Print the listing exactly as it stands, and skip any pictures in it.

- COLLECTED MATERIAL -
:::::
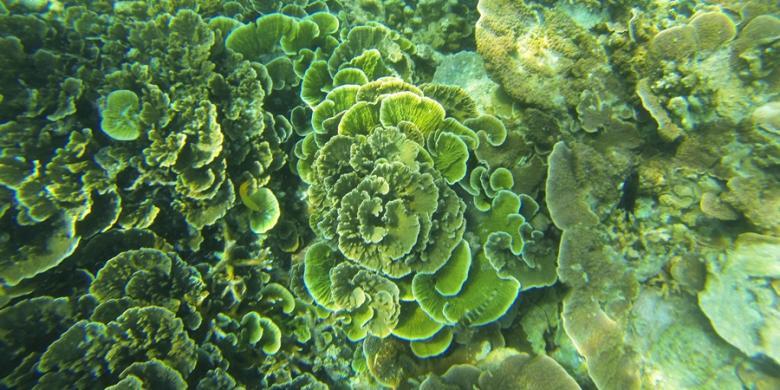 Patut Disimak, Panduan Wisata Bahari Ramah Lingkungan
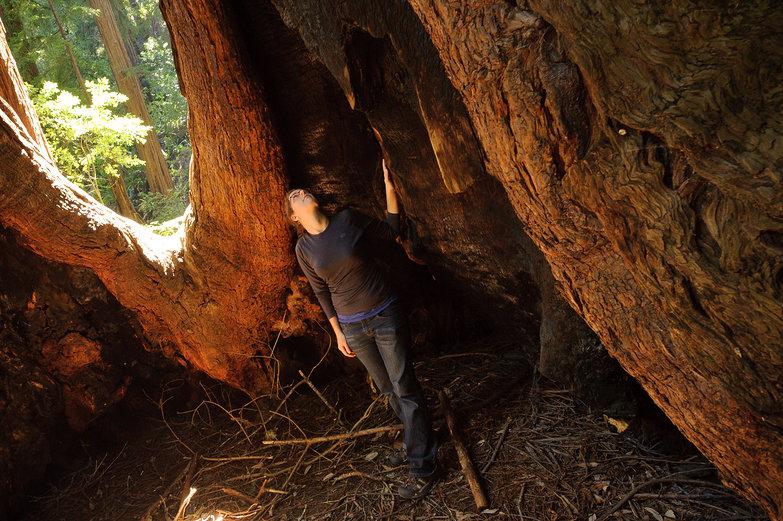 Tara & Redwood at Muir Woods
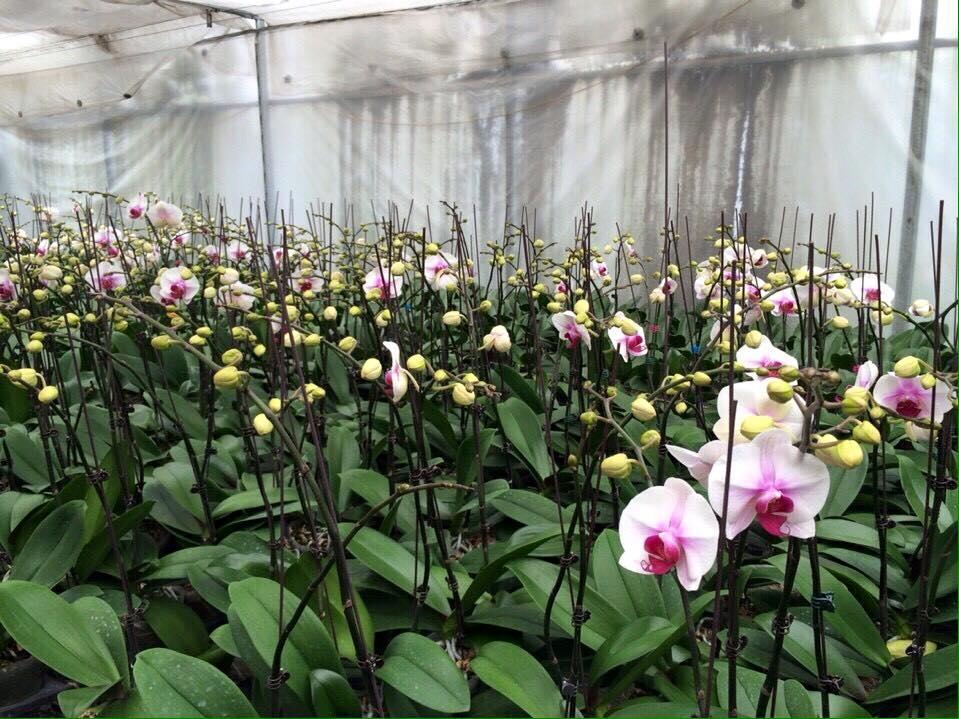 cách trồng hoa lan hồ điệp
:::::
- SOLVED PROBLEM -
 Patut Disimak, Panduan Wisata Bahari Ramah Lingkungan
 Tara & Redwood at Muir Woods
 cách trồng hoa lan hồ điệp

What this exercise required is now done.